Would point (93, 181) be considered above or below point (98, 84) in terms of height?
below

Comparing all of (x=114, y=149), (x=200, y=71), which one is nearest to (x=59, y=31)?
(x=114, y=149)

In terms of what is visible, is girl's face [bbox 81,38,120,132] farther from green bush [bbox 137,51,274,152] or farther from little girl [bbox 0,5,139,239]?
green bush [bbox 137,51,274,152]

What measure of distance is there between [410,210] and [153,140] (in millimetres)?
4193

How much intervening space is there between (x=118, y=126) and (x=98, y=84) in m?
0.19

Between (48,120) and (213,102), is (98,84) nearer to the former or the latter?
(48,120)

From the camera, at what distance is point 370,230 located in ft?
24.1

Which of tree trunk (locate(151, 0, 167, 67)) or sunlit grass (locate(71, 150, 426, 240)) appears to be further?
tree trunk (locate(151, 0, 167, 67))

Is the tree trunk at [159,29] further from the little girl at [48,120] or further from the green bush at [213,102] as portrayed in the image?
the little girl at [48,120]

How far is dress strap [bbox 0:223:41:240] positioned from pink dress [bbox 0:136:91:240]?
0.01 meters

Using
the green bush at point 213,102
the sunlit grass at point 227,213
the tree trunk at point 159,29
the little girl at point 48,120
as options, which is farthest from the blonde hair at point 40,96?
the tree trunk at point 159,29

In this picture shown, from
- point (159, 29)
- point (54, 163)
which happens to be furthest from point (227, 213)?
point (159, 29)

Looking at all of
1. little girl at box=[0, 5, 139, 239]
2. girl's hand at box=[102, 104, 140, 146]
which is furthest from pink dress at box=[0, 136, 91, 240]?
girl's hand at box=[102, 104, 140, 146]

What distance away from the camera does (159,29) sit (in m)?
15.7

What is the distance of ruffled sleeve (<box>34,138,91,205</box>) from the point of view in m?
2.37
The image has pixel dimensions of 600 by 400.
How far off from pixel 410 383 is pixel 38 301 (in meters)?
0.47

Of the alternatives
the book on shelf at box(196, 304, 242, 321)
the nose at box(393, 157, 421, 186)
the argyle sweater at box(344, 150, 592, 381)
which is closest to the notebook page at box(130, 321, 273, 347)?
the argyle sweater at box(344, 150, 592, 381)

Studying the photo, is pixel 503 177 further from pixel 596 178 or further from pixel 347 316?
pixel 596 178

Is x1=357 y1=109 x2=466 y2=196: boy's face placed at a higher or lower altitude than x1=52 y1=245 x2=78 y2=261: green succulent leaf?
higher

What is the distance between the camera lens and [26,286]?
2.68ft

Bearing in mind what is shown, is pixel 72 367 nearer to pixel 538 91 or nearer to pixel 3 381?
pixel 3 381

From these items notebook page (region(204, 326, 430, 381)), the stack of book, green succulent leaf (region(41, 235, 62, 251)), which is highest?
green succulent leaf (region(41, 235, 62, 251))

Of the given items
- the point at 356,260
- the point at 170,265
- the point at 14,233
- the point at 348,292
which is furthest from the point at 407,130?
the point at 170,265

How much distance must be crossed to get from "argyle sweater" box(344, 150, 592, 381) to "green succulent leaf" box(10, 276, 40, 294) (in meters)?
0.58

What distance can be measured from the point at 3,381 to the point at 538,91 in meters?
◆ ◆ ◆ ◆ ◆ ◆ ◆
## Your task:
Each line in the material above must be retyped without alteration.

## Correct response:
Would point (93, 181) be considered above or below point (98, 84) in terms of height?
below

Comparing all of (x=114, y=149), (x=200, y=71), which one is nearest to (x=59, y=31)?
(x=114, y=149)

In terms of what is visible, is girl's face [bbox 81,38,120,132] farther from green bush [bbox 137,51,274,152] or farther from little girl [bbox 0,5,139,239]?
green bush [bbox 137,51,274,152]

What measure of distance is there between [410,210] and [153,140] (in millimetres)?
4193

How much intervening space is there between (x=118, y=126) and (x=98, y=84) in m?
0.19

Between (48,120) and (213,102), is (98,84) nearer to the former or the latter?
(48,120)

From the camera, at what distance is point 370,230 located in ft?
24.1

Which of tree trunk (locate(151, 0, 167, 67)) or sunlit grass (locate(71, 150, 426, 240)) appears to be further?
tree trunk (locate(151, 0, 167, 67))

Is the tree trunk at [159,29] further from the little girl at [48,120] or further from the green bush at [213,102] as portrayed in the image?
the little girl at [48,120]

How far is dress strap [bbox 0:223:41:240] positioned from pink dress [bbox 0:136:91:240]?
0.01 meters

Using
the green bush at point 213,102
the sunlit grass at point 227,213
the tree trunk at point 159,29
the little girl at point 48,120
as options, which is farthest from the blonde hair at point 40,96?
the tree trunk at point 159,29

In this picture shown, from
- point (159, 29)
- point (54, 163)
which happens to be furthest from point (227, 213)?
point (159, 29)

Looking at all of
1. little girl at box=[0, 5, 139, 239]
2. girl's hand at box=[102, 104, 140, 146]
which is furthest from pink dress at box=[0, 136, 91, 240]?
girl's hand at box=[102, 104, 140, 146]

What distance away from the camera does (159,29) sit (in m)?
15.7

What is the distance of ruffled sleeve (<box>34,138,91,205</box>) from the point of view in m?
2.37
The image has pixel dimensions of 600 by 400.
How far off from pixel 410 383 is pixel 38 301 (in meters)?
0.47

Of the alternatives
the book on shelf at box(196, 304, 242, 321)
the nose at box(393, 157, 421, 186)
the argyle sweater at box(344, 150, 592, 381)
which is closest to the notebook page at box(130, 321, 273, 347)?
the argyle sweater at box(344, 150, 592, 381)

Studying the photo, is pixel 503 177 further from pixel 596 178 or further from pixel 347 316?
pixel 596 178

Is x1=357 y1=109 x2=466 y2=196: boy's face placed at a higher or lower altitude than x1=52 y1=245 x2=78 y2=261: green succulent leaf?
higher

What is the distance between the camera lens and [26,286]?
2.68ft

Bearing in mind what is shown, is pixel 72 367 nearer to pixel 538 91 or nearer to pixel 3 381?
pixel 3 381

From these items notebook page (region(204, 326, 430, 381)), the stack of book, green succulent leaf (region(41, 235, 62, 251)), which is highest?
green succulent leaf (region(41, 235, 62, 251))

Of the given items
- the point at 356,260
- the point at 170,265
- the point at 14,233
- the point at 348,292
which is furthest from the point at 407,130?
the point at 170,265

How much distance must be crossed to get from "argyle sweater" box(344, 150, 592, 381) to "green succulent leaf" box(10, 276, 40, 294) (in meters)?
0.58

What distance can be measured from the point at 3,381 to the point at 538,91 in meters?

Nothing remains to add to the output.